The city witnessed many important historical happenings and, before the Swedish invasion, Biecz served as an important judicial center and the official post of the legendary executioner who, according to a legend, recited Homer and Ovid while torturing the condemned.
Sometimes called “Little Krakow,” Biecz is a beautiful city with a sizable Old Town and market square. Highlights include the late Gothic church with a unique sheet music stand dating back to 1633, one-of-a-kind in Europe. Walk along the narrow streets and make sure to visit the historic hall at Chodor House.
One of Poland’s historic national monuments, Kazimierz Dolny, is a spectacular sight. A visit will take you straight to the Middle Ages. Located at the bank of the Vistula River, Kazimierz used to be one of the most important cities in the region.
Today, it’s a huge tourist attraction thanks to its Old Town, attracting Polish poets, artists, filmmakers, and writers since the 19th century. Highlights include: the Parish Church of St. Bartholomew and John the Baptist (notice the amazing organs dating back to 1620!), St. Anne Church, ruins of the castle dating back to the 14th century, and an even older defensive tower.
The best way to discover the beauty of Wrocław’s Old Town is to simply wander around. Head over to the Market Square that serves not only as the city’s municipal center, but also as its social and cultural hub.

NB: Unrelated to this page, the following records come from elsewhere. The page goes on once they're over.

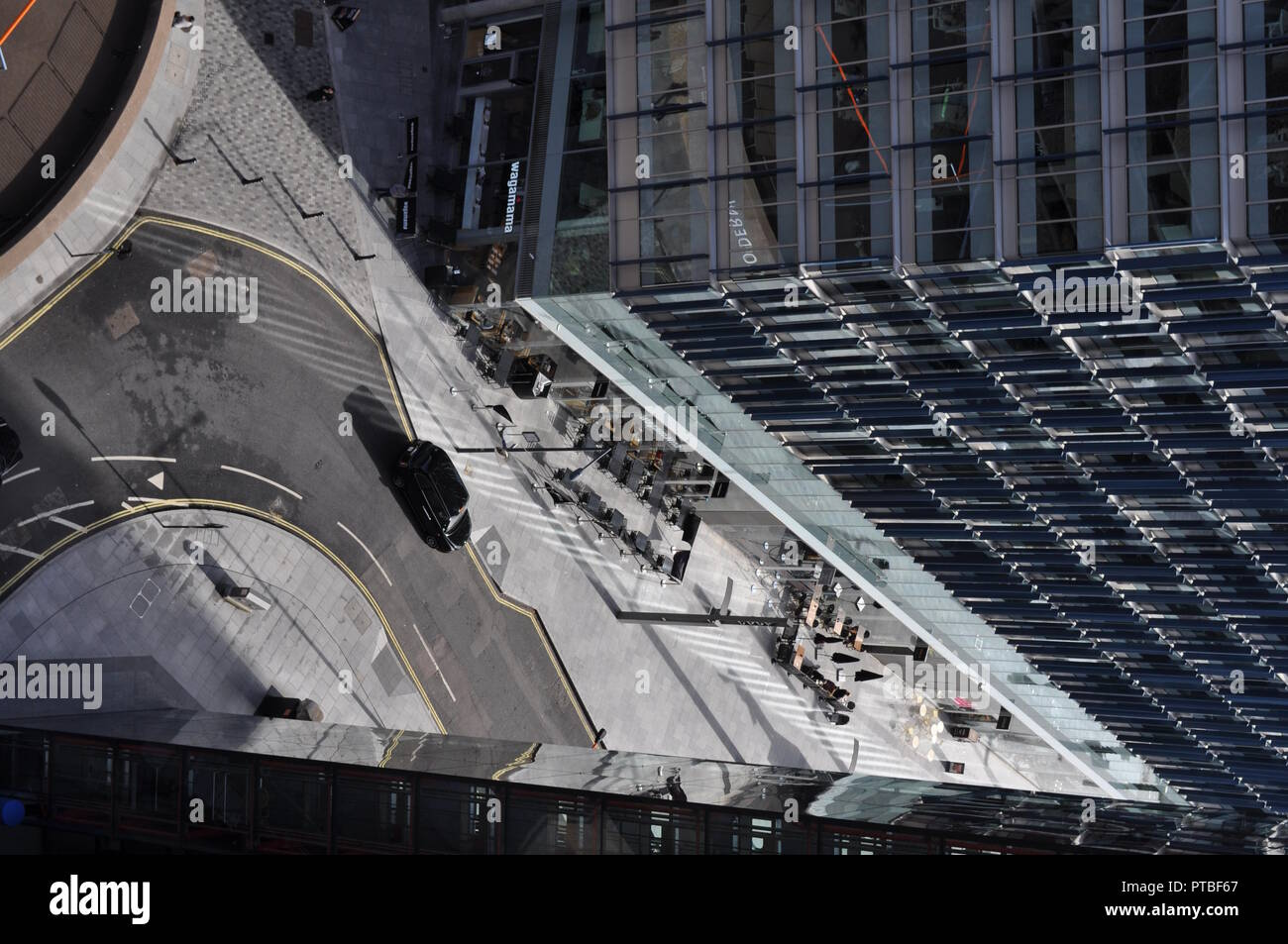 London, UK. Oct, 2018: View from tenth floor Blavatnik Building, looking down at streets below, street scenes, aerial view. Credit: Katherine Da Silva - Stock Image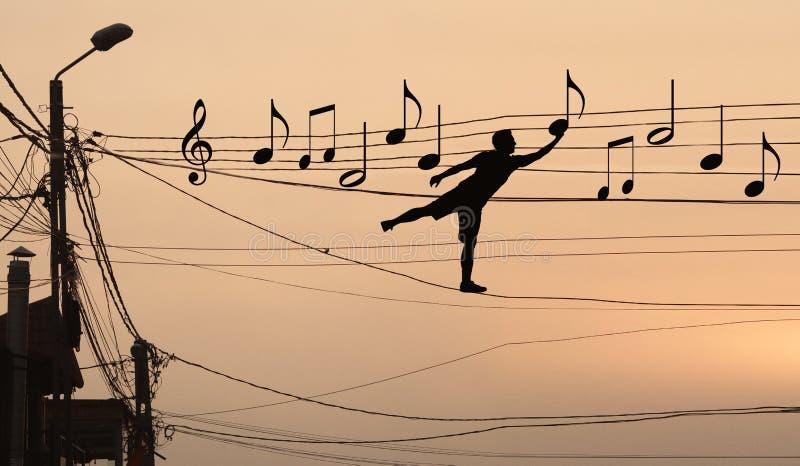 L'homme repose les notes musicales photos libres de droits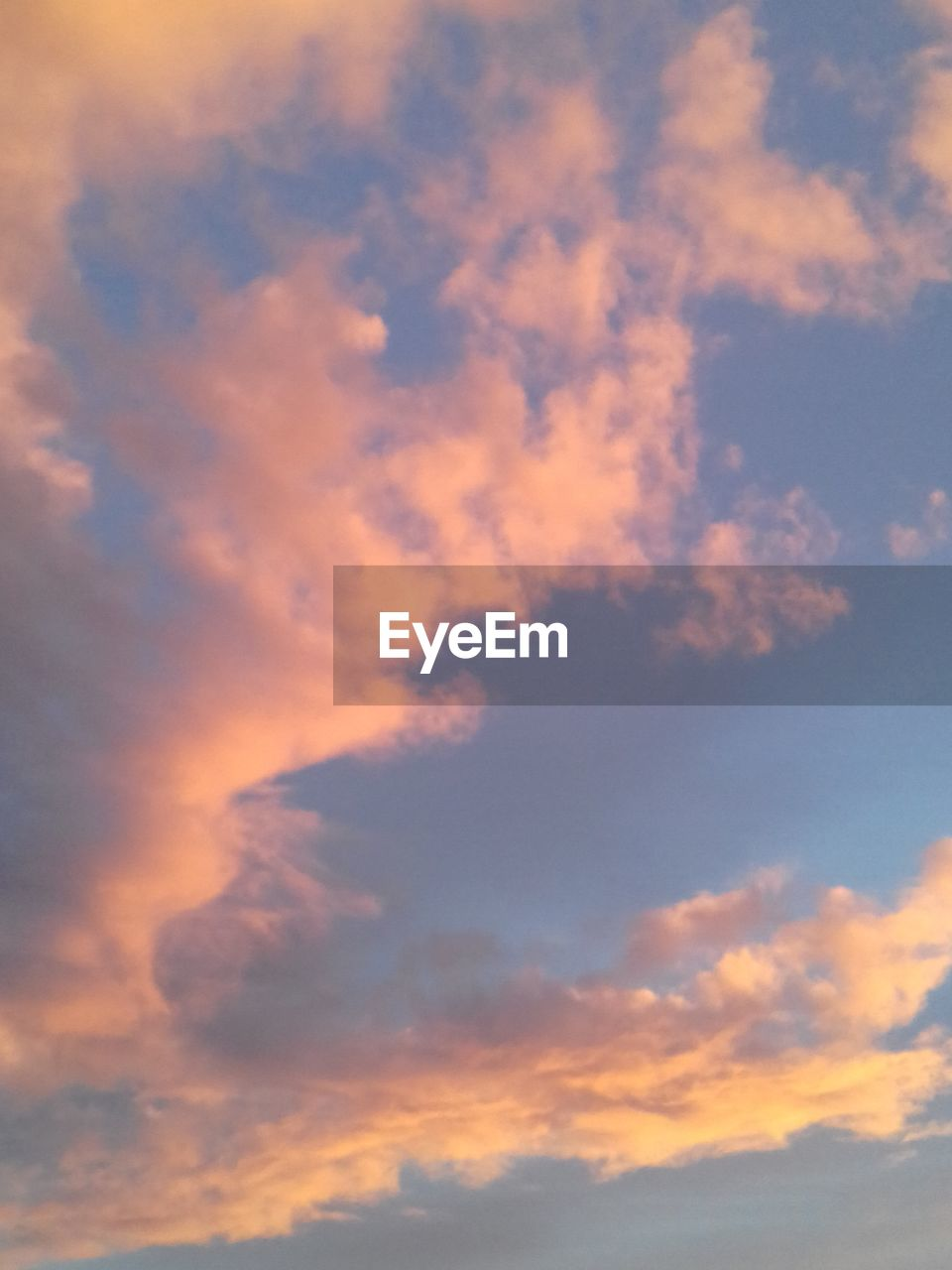 nature, beauty in nature, sky, sunset, scenics, cloud - sky, low angle view, tranquility, sky only, backgrounds, no people, tranquil scene, outdoors, day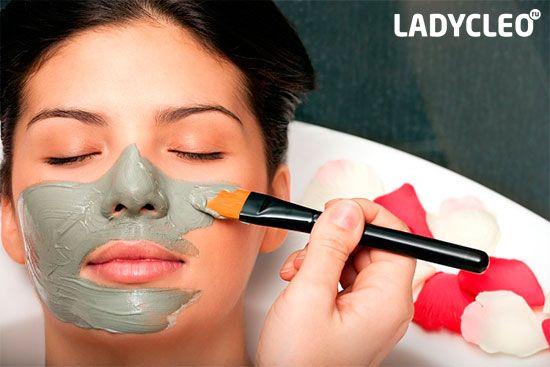 маска з глиною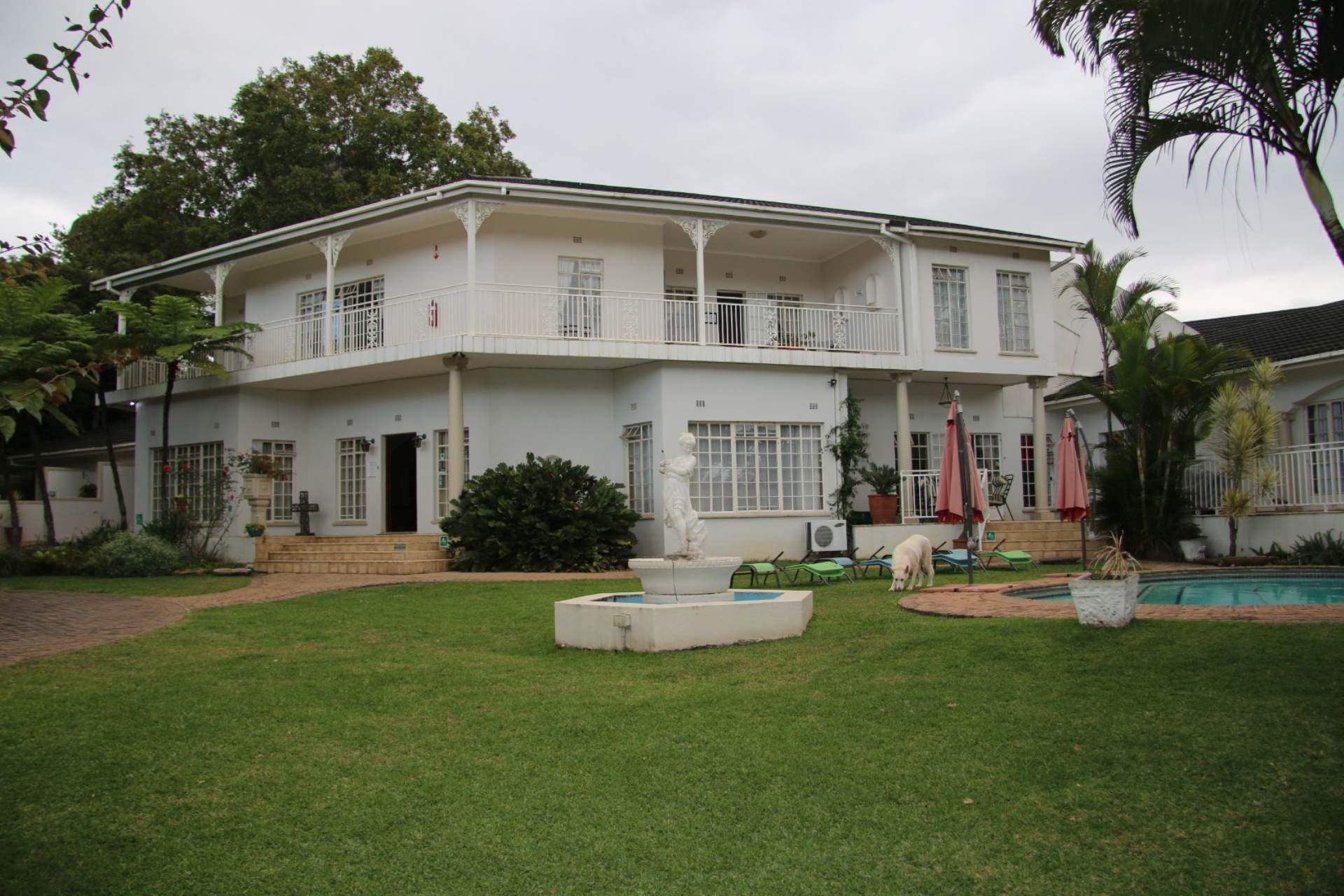 14 BedroomHouse For Sale In White River & Ext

You can enjoy the view from one of the terraced cafes and restaurants. You’d never believe that the square was completely demolished during the Second World War and rebuilt in the 1950s.
However, the amazing 13th-century Town Hall somehow survived, and today it stands in all its glory. When traveling abroad to Poland, make sure to visit the neighbouring Plac Solny, known as the Flower Market. The scores of flower sellers are bound to put a smile on your face.
The oldest town in the land by the Vistula River, Złotoryja dates back to 1211, when it was granted town privileges. The town was famous for gold mining that attracted plenty of German settlers and contributed to the growth of the city that culminated in the 16th century.
The Old Town is home to many historical gems, such as the 13th-century Church of the Birth of the Blessed Virgin Mary or the Smith’s Tower, one of the several leaning towers in Poland. The main Market Square is surrounded by a selection of picturesque Neoclassical and Baroque houses. You will notice that one of these houses is surrounded by seven lime trees. That number is symbolic and it refers to the seven men who, according to a legend, survived the plague that decimated the town in 1556.
Make sure to visit the Dolphin’s Fountain as well, a 400-year-old landmark where you get to enjoy a rather original interpretation of the aquatic animals.
The Old Town of Zakopane, a charming Polish city located at the foot of Gubałówka mountain, begins at Kościeliska Street. The district is called Krupówki, and it has attracted scores of writers, artists and poets since the early 20th century. That’s also where you’ll find the most beautiful historic sights of Zakopane.
Start with St. Andrew and Benedict Chapel (also known as the Gąsieniców Chapel), the oldest sacred building in town – allegedly built with stolen money! Don’t miss out on the small stone chapel surmounted by a turret – that’s easily the most valuable heritage site around.
Other highlights of Zakopane include the Old Church of Our Lady of Częstochowa, full of old folk paintings and a dozen well-preserved cottages dating back to the second half of the 19th century. Check out U Wnuka Inn to get a glimpse of the lifestyle led by the former inhabitants of Zakopane.
Each and every one of these historical centers has its own charm, and visiting all of them when traveling abroad in Poland is bound to help you appreciate the country’s rich history – one that stretches beyond the tragedies of the World Wars back to the fascinating period of the Middle Ages.